-- THE DATA follows --

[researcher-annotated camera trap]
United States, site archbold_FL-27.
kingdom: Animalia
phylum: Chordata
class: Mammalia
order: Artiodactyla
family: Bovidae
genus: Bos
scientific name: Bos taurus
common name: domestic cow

-- THE DATA concluded --
-- THE DATA follows --

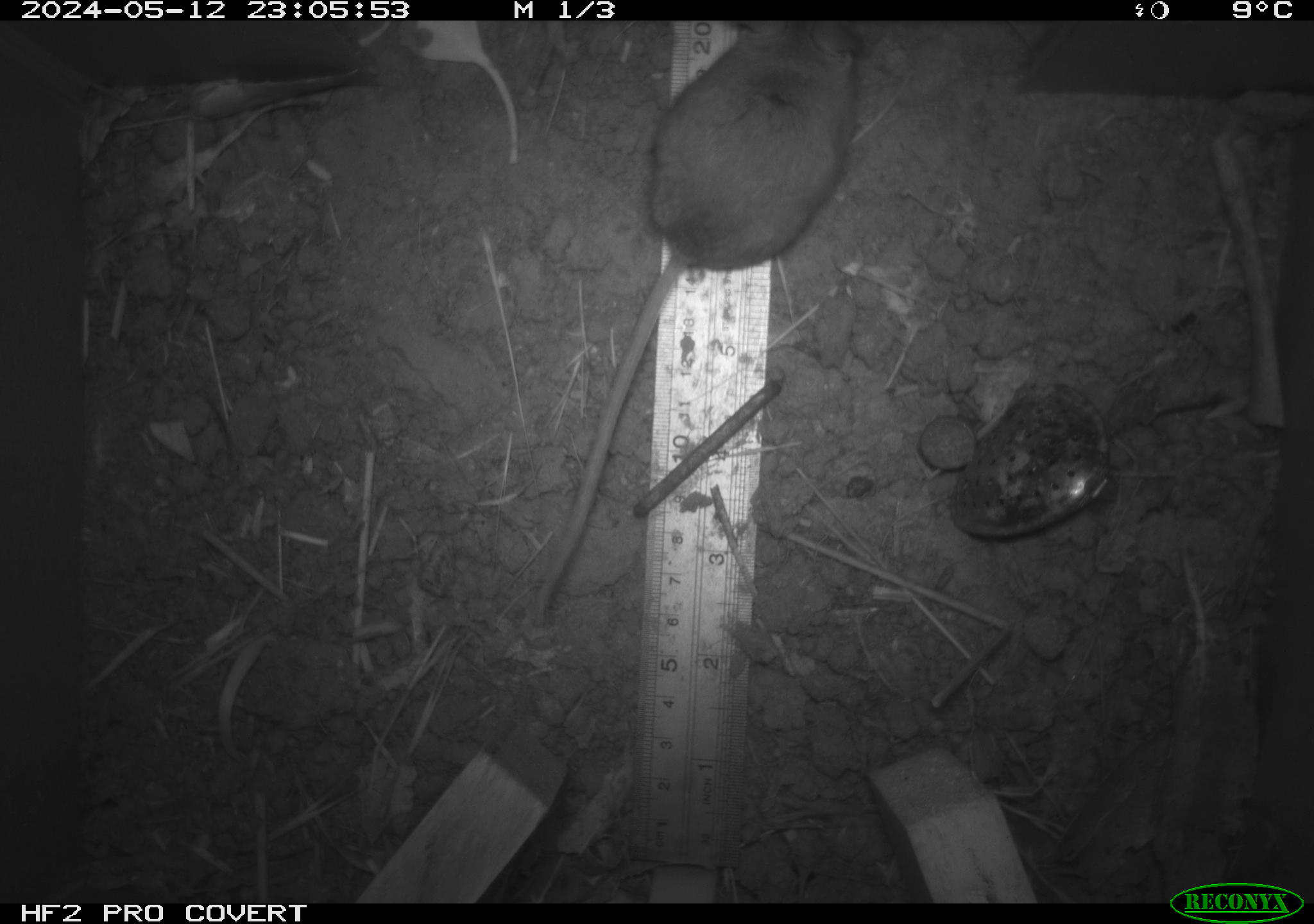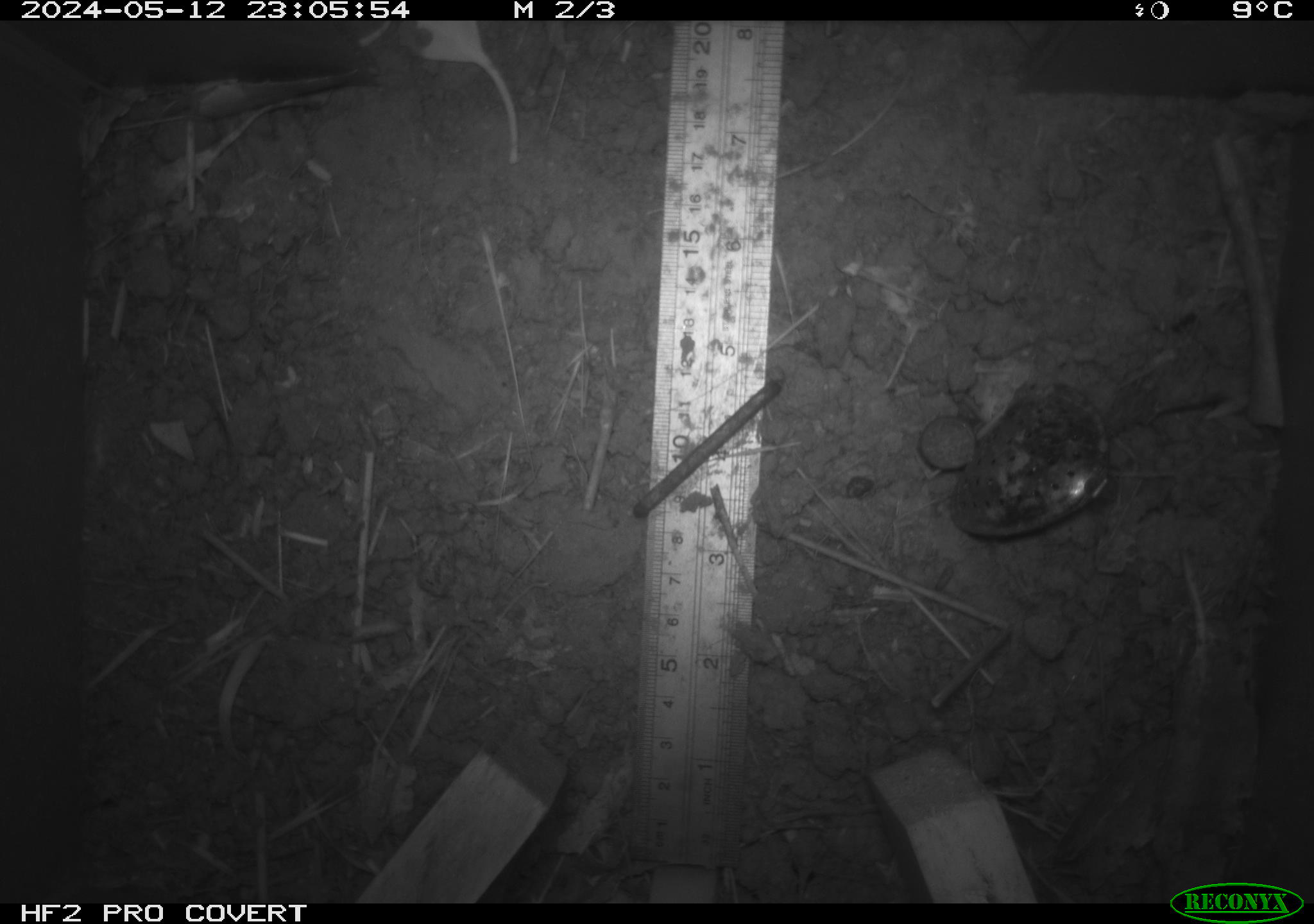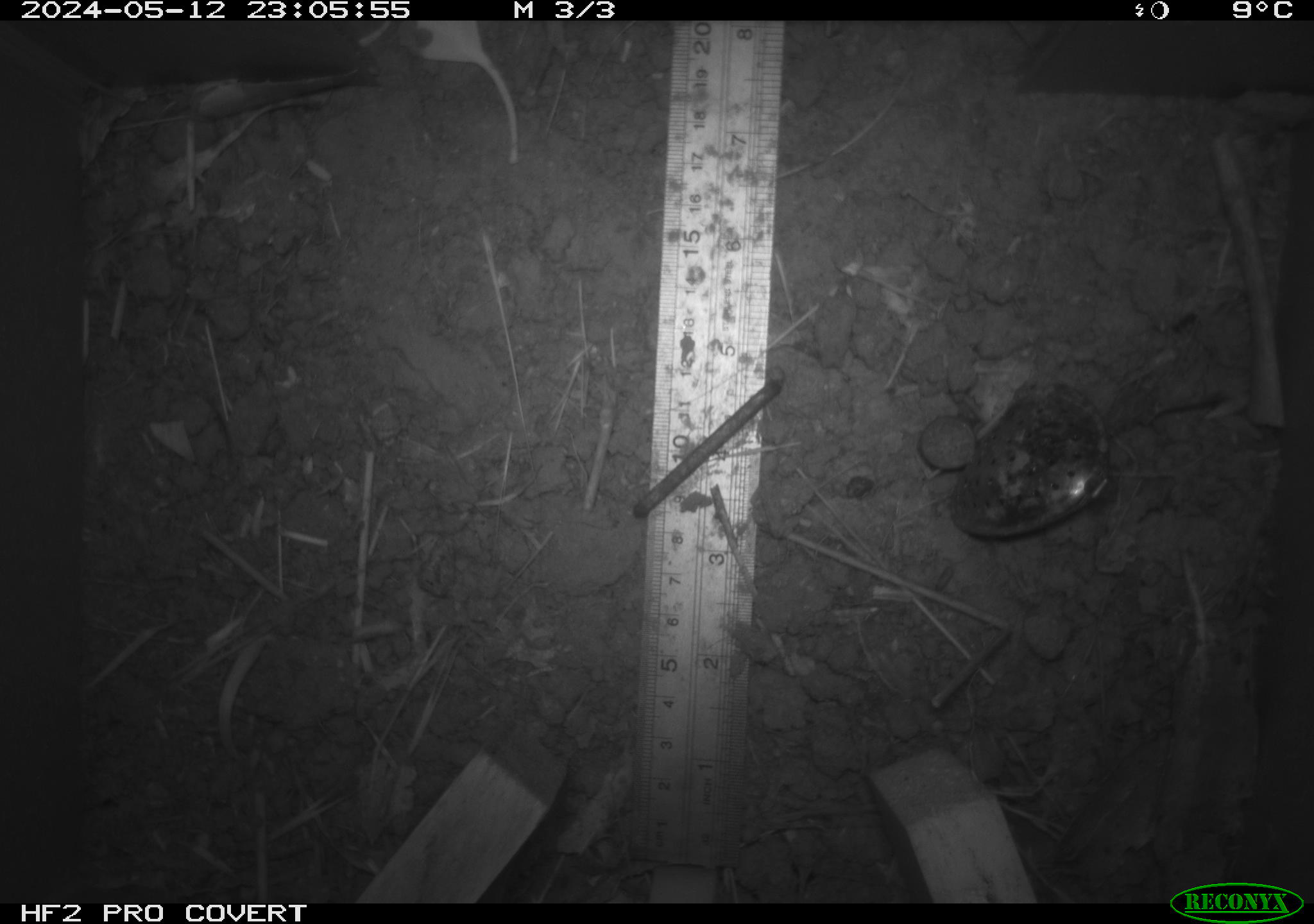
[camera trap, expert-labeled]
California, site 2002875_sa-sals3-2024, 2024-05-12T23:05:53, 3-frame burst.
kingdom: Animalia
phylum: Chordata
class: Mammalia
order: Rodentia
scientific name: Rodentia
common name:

-- THE DATA concluded --
-- THE DATA follows --

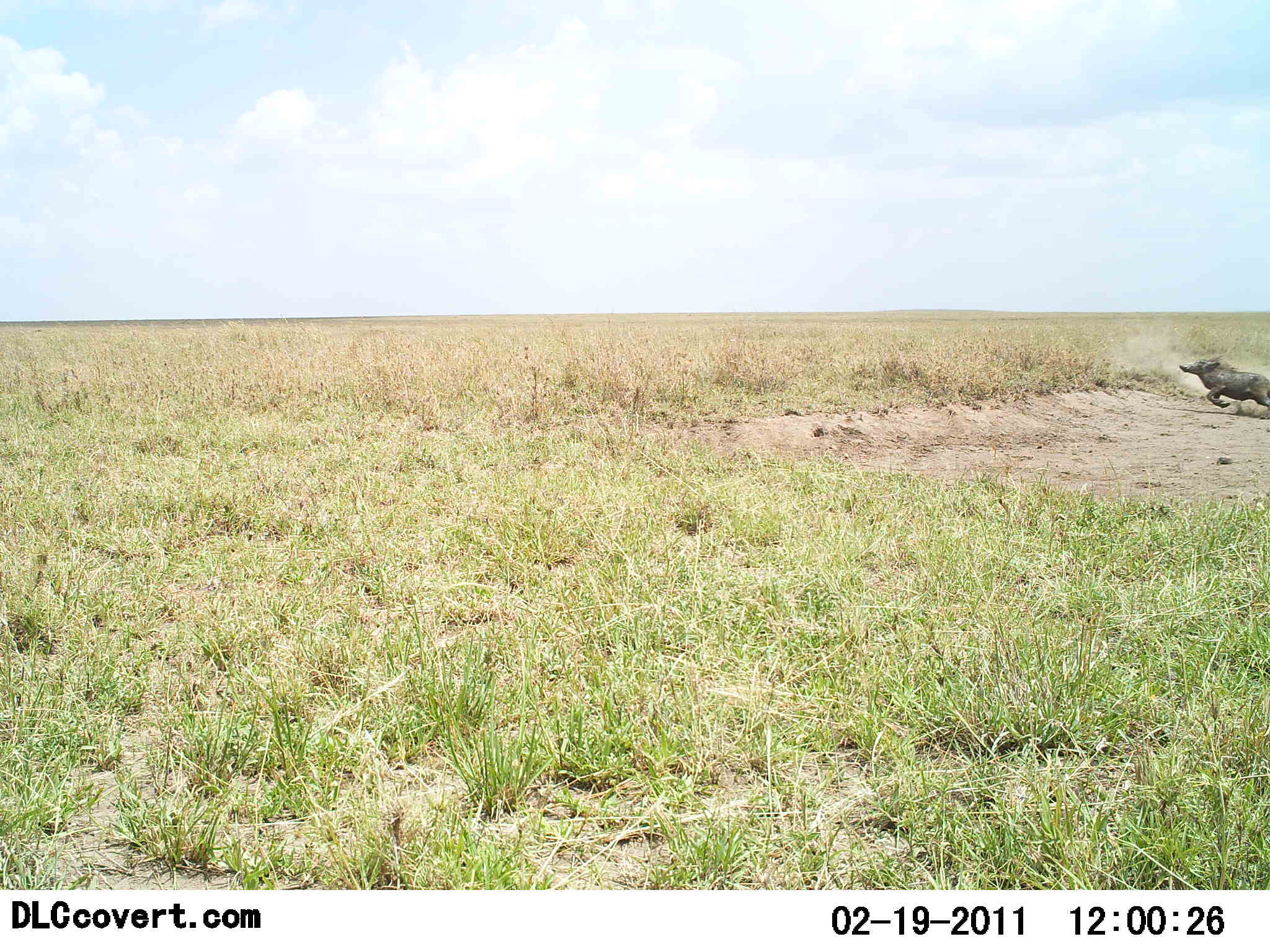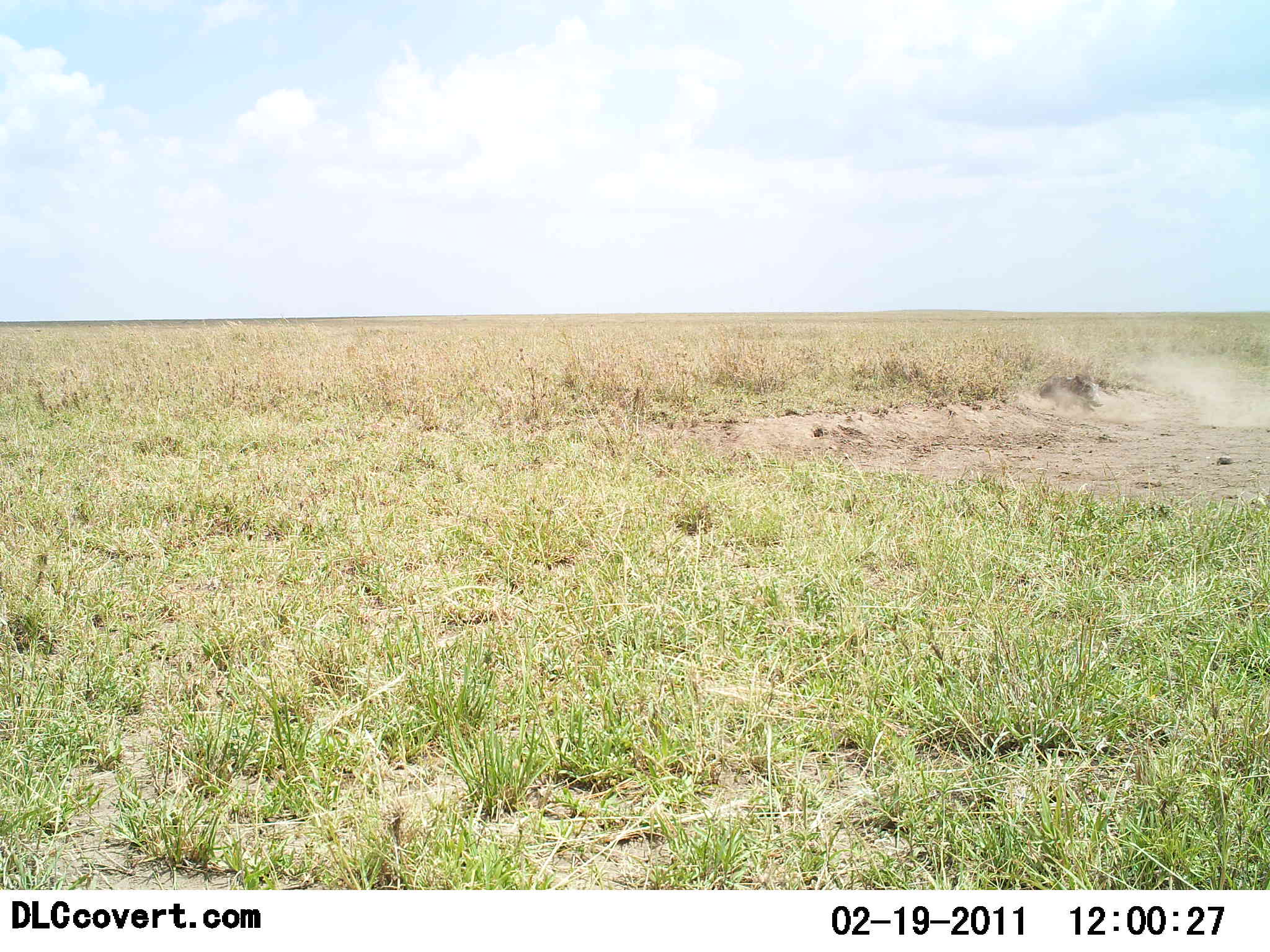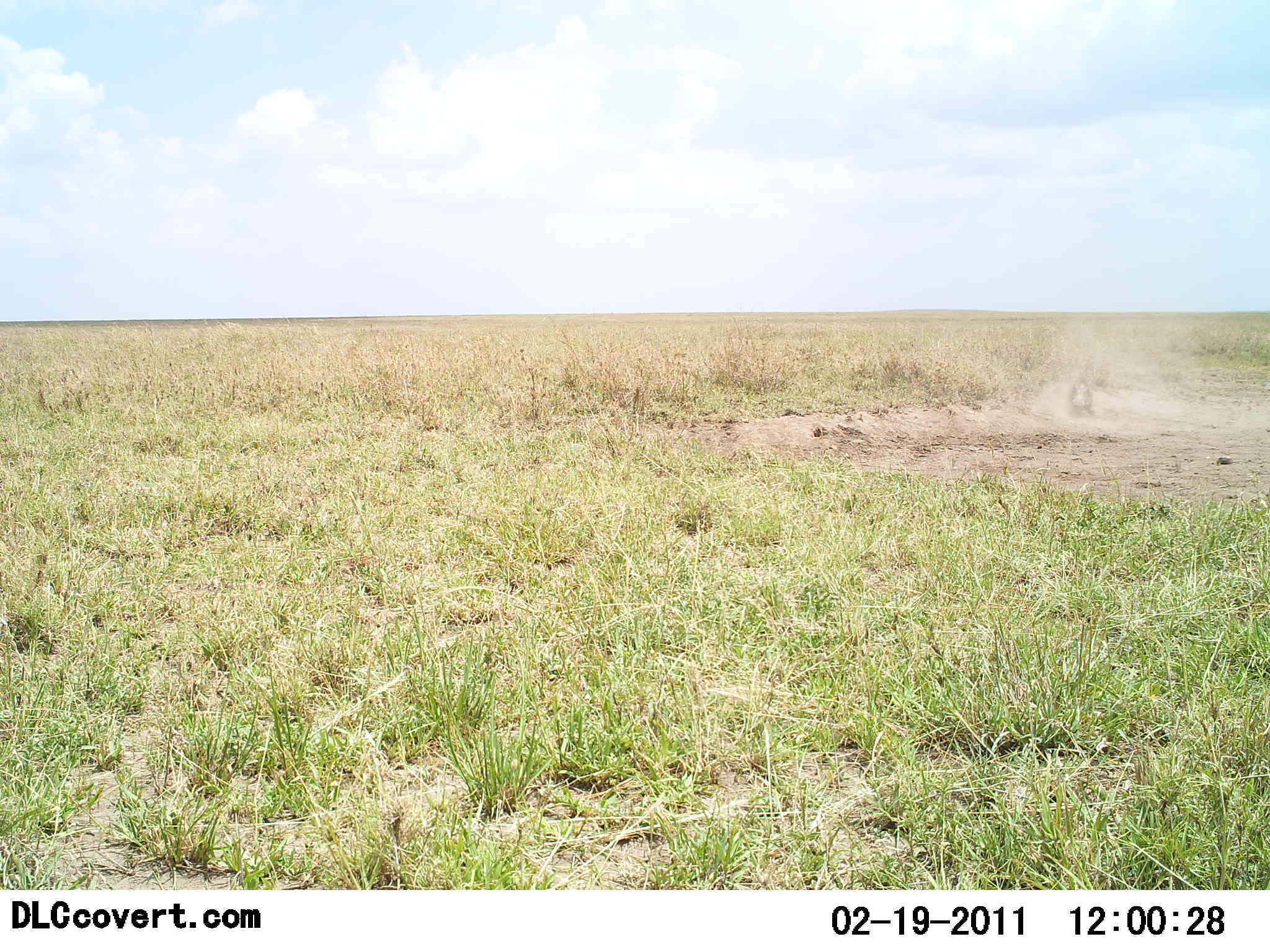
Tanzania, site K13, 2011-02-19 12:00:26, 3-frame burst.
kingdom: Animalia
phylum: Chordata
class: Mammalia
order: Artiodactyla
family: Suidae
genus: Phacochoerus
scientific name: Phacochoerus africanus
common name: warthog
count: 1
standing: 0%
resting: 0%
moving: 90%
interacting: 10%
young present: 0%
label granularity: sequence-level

-- THE DATA concluded --

▸ **GOAL OF THE EXERCISE**:
Across the records above, in how many lines does the string "trap" appear? Reply with the figure alone.

▸ **TASK RESPONSE**:
2